Almanyanın kuzeybatısında bulunan Dortmunddaki Kubaşık cinayetinden sadece iki gün sonra katiller bu sefer de 160 kilometre ötesindeki Kassel kentinde henüz 21 yaşındaki Halit Yozgatı ailecek işlettikleri internet kafede öldürdü. Oğlunun kan içindeki bedenini babası İsmail Yozgat buldu. Yozgat cinayeti NSU terör örgütünün eylemleri içinde özel bir öneme sahip zira Yozgatın katledilmesinden kısa süre önce bir istihbarat çalışanının kafede olduğu ortaya çıktı. İstihbarat çalışanının cinayetle bağı kurulamadığından hakkındaki soruşturmada takipsizlik kararı verildi.

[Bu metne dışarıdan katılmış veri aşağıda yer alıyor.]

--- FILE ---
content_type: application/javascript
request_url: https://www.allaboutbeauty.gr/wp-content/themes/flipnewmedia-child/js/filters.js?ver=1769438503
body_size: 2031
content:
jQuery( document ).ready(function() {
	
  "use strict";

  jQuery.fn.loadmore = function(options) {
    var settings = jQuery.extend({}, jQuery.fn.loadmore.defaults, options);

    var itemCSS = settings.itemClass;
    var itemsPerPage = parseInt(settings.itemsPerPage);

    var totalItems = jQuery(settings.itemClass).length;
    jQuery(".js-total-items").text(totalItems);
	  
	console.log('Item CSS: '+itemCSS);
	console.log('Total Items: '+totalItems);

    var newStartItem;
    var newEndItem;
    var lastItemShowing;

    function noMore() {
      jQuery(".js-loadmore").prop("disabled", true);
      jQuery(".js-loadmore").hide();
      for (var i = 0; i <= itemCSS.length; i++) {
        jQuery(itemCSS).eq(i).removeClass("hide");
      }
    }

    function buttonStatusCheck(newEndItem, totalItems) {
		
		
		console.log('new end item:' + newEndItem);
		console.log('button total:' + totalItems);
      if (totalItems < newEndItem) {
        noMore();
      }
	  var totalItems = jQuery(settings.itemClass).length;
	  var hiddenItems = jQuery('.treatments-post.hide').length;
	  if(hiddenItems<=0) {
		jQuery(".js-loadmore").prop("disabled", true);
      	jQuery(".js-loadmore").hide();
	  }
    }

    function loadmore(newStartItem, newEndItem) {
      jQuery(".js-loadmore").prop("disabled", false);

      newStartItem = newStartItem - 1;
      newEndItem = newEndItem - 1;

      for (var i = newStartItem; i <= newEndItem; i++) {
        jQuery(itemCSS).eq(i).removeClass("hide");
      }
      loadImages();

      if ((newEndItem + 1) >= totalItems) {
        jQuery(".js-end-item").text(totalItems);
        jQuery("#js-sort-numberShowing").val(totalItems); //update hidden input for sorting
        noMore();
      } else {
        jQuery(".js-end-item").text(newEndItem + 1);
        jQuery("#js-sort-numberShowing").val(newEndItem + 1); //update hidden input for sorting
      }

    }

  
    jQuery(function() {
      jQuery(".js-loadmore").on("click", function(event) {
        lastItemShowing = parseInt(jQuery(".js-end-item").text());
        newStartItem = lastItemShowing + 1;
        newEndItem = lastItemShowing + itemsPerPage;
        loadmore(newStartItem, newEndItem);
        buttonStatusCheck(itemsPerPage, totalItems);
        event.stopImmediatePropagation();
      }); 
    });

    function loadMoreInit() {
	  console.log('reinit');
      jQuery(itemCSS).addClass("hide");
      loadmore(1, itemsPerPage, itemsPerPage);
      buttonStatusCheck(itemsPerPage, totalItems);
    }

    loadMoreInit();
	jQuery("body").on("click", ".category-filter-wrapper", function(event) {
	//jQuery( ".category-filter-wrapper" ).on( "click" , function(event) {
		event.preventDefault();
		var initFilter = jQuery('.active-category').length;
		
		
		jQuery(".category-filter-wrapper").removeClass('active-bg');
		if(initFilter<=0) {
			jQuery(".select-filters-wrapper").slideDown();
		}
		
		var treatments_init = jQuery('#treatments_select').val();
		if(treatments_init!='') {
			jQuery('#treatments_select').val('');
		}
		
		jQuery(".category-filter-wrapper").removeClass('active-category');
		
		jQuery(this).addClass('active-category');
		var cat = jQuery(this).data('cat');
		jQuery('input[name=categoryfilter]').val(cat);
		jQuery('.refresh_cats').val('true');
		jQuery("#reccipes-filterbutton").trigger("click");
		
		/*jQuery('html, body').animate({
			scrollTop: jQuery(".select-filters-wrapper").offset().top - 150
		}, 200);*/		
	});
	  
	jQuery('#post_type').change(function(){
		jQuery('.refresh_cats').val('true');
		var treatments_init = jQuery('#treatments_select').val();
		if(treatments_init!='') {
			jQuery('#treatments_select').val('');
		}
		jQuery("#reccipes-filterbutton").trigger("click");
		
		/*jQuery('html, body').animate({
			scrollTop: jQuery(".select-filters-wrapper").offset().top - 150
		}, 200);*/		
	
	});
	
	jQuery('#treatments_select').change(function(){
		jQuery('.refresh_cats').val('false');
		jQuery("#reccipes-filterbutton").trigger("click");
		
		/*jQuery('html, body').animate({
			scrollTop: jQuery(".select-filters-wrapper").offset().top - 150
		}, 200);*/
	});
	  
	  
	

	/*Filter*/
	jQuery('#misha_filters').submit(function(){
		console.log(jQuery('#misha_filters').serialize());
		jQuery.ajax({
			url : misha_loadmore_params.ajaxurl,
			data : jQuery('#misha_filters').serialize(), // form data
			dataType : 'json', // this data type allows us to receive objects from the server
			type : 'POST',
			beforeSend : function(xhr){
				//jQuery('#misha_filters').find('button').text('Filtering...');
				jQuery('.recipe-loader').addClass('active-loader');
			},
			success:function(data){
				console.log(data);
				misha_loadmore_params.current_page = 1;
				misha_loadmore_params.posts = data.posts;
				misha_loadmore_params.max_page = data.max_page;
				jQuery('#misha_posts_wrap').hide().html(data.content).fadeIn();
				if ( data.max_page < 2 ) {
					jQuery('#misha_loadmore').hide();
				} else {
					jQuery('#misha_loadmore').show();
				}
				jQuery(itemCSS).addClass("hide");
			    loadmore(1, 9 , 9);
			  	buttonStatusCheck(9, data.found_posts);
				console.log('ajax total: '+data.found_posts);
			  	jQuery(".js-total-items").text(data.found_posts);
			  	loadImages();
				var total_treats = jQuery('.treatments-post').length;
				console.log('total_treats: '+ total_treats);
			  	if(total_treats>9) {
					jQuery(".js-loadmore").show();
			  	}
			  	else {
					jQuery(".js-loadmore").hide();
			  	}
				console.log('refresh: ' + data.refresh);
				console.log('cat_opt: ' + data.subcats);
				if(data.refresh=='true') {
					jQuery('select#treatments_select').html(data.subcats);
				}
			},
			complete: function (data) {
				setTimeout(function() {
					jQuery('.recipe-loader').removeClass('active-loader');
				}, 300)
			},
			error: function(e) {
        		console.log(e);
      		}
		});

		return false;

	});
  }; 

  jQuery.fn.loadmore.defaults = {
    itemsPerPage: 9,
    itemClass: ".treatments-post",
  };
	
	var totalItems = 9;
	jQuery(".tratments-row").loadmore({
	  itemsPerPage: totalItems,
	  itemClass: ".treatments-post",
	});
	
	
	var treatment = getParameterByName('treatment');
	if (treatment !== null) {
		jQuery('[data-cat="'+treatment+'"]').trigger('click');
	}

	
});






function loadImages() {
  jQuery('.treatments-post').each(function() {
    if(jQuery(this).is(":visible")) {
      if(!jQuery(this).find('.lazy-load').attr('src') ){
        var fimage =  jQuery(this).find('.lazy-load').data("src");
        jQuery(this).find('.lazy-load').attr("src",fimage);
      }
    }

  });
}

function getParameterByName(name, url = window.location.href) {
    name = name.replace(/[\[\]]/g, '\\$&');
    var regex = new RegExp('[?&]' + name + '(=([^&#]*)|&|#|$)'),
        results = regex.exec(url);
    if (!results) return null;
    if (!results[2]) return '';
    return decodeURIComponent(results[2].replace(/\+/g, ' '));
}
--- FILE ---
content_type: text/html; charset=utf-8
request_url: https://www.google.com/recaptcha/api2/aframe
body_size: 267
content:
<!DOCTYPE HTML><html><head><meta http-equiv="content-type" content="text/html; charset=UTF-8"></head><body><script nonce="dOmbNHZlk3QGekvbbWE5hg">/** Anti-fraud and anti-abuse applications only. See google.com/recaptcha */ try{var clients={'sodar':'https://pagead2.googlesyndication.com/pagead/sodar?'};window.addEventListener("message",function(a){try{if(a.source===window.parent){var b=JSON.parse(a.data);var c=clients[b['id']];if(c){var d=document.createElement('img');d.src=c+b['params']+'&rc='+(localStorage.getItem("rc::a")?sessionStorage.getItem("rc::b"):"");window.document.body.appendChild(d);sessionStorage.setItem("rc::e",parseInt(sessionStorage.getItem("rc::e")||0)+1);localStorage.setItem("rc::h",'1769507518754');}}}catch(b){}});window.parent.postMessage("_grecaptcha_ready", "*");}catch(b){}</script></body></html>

NSU terör örgütünün cinayetlerinden bir bilmece olarak karanlıkta kalan diğer cinayet de 22 yaşındaki genç polis memuru Michèle Kiesewetterin öldürülmesi oldu. Genç polis, Heilbronn kentinde devriye gezdiği arkadaşı ile birlikte saldırıya uğradı. Kiesewetter hayatını kaybederken, mesai arkadaşı kafasına yediği kurşunlarla ağır yaralandı. Kiesewetterin, teröristlerin kaldığı Thüringen eyaletinde büyümüş olması sebebiyle daha önceden tanışmış olabilecekleri ihtimali üzerinde durulduysa da kesin olarak bilinen gerçek, polis memuru Kiesewetter ile ağır yaralanan mesai arkadaşının silahlarının, intihar eden teröristler Uwe Böhnhardt ve Uwe Mundlosun yanında ele geçirildiği.

Polis memurlarına yönelik bu son saldırının ardından, örgütün ortaya çıktığı 4 Kasım 2011e kadar başka ne tür eylemler yaptığı konusu ise kesin olarak aydınlatılmadı.